As with everything, failure in this game is about perspective.
“I’ve never been a very skilled player,” Miyazaki told me recently, via Zoom. He was sitting in his office, a book-lined room in the Shinjuku ward of Tokyo. “I die a lot. So, in my work, I want to answer the question: If death is to be more than a mark of failure, how do I give it meaning? How do I make death enjoyable?”
In most games, dying ten times in 30 minutes would be nerve-wracking, but in Elden Ring, it might mean you’ve failed the test. The game evaluated your knowledge, training and arsenal, and it found them lacking. Or it might be that you are just trying different things, and those deaths are really only markers for the end of those failed experiments.

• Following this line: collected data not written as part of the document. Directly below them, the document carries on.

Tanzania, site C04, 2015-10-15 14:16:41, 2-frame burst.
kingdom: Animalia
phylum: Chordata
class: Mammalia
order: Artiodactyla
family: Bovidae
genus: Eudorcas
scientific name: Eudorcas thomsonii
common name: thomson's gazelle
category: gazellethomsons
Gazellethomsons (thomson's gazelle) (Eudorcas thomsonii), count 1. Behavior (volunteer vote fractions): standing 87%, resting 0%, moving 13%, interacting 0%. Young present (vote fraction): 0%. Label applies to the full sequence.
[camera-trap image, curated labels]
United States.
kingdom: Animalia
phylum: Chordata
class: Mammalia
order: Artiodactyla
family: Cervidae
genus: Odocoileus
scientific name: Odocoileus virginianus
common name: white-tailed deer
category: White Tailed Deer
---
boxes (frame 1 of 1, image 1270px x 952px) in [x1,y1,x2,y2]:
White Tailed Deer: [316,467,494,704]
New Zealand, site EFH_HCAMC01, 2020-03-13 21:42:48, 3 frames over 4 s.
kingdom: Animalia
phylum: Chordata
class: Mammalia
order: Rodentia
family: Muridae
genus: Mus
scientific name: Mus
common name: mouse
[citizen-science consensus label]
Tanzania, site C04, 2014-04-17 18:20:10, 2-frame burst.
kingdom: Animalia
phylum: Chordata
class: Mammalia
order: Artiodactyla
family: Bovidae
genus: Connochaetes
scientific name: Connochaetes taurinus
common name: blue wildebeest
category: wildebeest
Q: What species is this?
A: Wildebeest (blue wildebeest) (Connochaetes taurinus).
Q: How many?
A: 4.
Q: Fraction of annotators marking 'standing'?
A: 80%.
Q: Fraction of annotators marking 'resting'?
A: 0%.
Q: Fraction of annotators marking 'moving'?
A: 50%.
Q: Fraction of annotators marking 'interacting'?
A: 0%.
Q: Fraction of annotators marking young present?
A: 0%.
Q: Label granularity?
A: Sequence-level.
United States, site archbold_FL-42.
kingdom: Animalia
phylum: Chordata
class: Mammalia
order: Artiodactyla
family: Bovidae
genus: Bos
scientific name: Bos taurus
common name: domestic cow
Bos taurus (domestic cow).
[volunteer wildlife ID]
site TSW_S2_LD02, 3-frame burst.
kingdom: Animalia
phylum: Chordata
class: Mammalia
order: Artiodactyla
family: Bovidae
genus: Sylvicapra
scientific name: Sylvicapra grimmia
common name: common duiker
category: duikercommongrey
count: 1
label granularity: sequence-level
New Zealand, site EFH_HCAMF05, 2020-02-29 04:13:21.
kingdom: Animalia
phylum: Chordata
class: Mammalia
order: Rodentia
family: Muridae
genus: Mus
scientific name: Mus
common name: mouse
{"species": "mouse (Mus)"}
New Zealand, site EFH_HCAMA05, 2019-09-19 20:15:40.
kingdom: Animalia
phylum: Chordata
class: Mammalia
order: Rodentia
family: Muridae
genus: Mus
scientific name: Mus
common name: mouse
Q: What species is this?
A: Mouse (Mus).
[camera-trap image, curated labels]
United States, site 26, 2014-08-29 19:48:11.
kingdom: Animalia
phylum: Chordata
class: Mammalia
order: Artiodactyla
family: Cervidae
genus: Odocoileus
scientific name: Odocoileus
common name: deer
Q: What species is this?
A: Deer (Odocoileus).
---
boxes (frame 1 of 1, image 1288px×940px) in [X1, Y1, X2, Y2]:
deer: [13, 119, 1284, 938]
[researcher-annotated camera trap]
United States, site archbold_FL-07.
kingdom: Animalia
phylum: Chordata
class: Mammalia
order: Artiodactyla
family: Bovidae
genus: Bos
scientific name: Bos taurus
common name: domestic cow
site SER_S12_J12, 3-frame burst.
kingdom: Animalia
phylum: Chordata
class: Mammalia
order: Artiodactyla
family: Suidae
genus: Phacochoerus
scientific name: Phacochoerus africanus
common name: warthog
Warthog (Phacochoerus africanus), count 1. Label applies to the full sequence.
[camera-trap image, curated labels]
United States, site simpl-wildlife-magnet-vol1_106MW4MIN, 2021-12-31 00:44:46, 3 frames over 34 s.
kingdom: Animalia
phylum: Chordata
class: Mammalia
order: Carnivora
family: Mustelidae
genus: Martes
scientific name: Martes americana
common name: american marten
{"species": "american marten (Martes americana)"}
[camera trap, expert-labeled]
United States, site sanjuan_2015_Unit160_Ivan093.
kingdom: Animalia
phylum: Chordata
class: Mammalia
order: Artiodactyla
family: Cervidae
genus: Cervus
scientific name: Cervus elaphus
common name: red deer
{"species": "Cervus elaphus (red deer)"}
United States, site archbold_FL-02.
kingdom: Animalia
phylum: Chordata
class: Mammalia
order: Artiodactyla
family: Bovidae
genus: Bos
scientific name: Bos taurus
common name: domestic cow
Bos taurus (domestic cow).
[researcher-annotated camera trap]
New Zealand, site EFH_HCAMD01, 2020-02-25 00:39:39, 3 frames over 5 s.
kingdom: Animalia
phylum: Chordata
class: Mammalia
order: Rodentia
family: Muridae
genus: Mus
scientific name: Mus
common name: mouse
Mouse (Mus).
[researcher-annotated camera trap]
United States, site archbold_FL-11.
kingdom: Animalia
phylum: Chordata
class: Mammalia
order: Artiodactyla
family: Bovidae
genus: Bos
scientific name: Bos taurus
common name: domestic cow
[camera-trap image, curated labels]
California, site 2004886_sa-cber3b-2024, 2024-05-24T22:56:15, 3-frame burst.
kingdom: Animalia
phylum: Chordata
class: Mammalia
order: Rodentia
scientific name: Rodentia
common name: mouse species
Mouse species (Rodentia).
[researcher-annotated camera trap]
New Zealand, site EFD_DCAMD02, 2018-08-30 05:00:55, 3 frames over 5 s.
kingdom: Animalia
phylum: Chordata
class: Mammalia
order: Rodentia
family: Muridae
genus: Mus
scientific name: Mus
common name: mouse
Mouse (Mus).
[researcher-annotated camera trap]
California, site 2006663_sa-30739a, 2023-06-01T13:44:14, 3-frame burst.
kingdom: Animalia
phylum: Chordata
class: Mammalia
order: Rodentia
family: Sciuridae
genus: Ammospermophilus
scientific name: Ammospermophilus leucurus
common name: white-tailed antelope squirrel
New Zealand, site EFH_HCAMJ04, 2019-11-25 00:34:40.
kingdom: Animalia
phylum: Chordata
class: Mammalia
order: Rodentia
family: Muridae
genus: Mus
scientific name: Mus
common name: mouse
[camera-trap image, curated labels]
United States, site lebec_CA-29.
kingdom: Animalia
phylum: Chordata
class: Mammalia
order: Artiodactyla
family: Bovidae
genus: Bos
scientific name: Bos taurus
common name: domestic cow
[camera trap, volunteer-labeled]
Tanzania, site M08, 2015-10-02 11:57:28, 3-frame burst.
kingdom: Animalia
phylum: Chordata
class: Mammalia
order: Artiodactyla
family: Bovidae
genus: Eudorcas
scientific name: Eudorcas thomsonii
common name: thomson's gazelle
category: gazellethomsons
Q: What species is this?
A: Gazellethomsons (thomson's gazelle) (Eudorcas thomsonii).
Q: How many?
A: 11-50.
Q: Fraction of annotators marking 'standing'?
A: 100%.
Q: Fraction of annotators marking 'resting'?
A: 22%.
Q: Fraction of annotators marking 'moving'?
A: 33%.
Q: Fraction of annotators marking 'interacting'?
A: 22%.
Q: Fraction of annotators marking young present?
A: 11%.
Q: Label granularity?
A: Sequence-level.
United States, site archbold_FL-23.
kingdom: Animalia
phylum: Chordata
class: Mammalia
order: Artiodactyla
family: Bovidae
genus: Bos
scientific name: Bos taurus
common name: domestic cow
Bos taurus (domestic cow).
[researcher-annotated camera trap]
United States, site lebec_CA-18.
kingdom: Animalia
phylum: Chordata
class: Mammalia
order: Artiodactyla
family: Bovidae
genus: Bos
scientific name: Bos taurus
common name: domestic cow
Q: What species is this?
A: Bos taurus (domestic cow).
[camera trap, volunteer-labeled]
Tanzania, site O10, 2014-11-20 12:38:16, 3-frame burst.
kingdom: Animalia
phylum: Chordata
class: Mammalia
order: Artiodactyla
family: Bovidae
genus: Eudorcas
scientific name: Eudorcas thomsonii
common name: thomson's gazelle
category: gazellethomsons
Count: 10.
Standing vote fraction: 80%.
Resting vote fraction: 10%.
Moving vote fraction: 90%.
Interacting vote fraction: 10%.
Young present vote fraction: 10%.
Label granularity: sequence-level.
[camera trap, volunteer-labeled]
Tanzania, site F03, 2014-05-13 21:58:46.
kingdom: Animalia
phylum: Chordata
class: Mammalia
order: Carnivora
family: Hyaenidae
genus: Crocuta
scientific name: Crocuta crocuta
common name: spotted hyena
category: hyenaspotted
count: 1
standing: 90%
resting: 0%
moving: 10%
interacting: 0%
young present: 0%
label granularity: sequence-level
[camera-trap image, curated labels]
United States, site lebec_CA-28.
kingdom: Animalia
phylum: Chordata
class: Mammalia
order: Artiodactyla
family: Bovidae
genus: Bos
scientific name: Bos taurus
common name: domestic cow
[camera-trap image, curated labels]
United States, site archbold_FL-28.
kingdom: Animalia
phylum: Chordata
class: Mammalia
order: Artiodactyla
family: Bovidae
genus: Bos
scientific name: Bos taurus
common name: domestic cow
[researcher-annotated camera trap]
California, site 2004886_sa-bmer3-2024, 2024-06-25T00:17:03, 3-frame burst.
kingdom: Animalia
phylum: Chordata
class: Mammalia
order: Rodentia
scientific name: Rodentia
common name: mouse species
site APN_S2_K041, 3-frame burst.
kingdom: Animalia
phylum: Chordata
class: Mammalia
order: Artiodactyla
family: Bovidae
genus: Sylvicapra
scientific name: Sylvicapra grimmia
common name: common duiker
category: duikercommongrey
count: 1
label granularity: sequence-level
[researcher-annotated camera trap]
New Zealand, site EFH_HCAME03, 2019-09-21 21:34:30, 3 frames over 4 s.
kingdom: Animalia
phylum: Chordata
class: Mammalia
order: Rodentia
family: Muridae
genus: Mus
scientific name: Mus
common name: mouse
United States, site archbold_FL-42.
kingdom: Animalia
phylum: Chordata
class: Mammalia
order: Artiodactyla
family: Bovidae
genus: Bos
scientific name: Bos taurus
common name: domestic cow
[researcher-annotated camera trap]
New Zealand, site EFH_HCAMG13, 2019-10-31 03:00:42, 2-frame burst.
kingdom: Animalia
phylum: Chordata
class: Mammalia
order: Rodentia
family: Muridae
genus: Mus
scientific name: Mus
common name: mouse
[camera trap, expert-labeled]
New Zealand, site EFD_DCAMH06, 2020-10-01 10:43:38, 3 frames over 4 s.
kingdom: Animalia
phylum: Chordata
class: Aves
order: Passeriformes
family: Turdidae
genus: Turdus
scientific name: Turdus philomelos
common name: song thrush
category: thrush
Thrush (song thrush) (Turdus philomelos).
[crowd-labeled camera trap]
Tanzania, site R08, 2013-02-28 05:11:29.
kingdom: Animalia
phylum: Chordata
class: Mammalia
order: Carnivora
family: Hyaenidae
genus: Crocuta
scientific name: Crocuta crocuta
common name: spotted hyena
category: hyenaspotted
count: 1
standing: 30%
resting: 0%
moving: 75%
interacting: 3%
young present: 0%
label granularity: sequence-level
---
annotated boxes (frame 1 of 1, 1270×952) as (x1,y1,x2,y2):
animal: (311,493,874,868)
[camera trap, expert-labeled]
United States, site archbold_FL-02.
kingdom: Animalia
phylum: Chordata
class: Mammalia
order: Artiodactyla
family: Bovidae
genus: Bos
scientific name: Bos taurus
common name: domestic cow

“I do feel apologetic toward anyone who feels there’s just too much to overcome in my games,” Miyazaki told me. He held his head in his hands, then smiled. “I just want as many players as possible to experience the joy that comes from overcoming hardship.”
When a particular encounter proves to be too much, you have to stop and ask yourself: “maybe I need to explore another part of the game?”. And yes, exploring new areas could bring giant monsters or gorgeous landscapes, eery creatures, fantastic weapons, odd characters, epic side quests that otherwise could have been easily missed. Is it any wonder a player can clock hundreds of hours absorbed in this masterpiece?
The community plays a significant role in learning through the tremendous multiplayer system that started with Demon’s Soul. It is a wholesome experience to notice small notes on the ground from other players that warn you of traps or tell you about hidden treasures. However, as with (dis)information nowadays, some messages might prove treacherous.
Elden Ring is not comfortable. It is not fast-food entertainment. It will throw you, hurl you, and toss you until you see those bloody letters: YOU DIED. Many times over. You either learn to deal and exploit that to your advantage, or it will nag and sap at your confidence. Or, in the words of Samuel Beckett:
Ever tried. Ever failed. No matter. Try Again. Fail again. Fail better.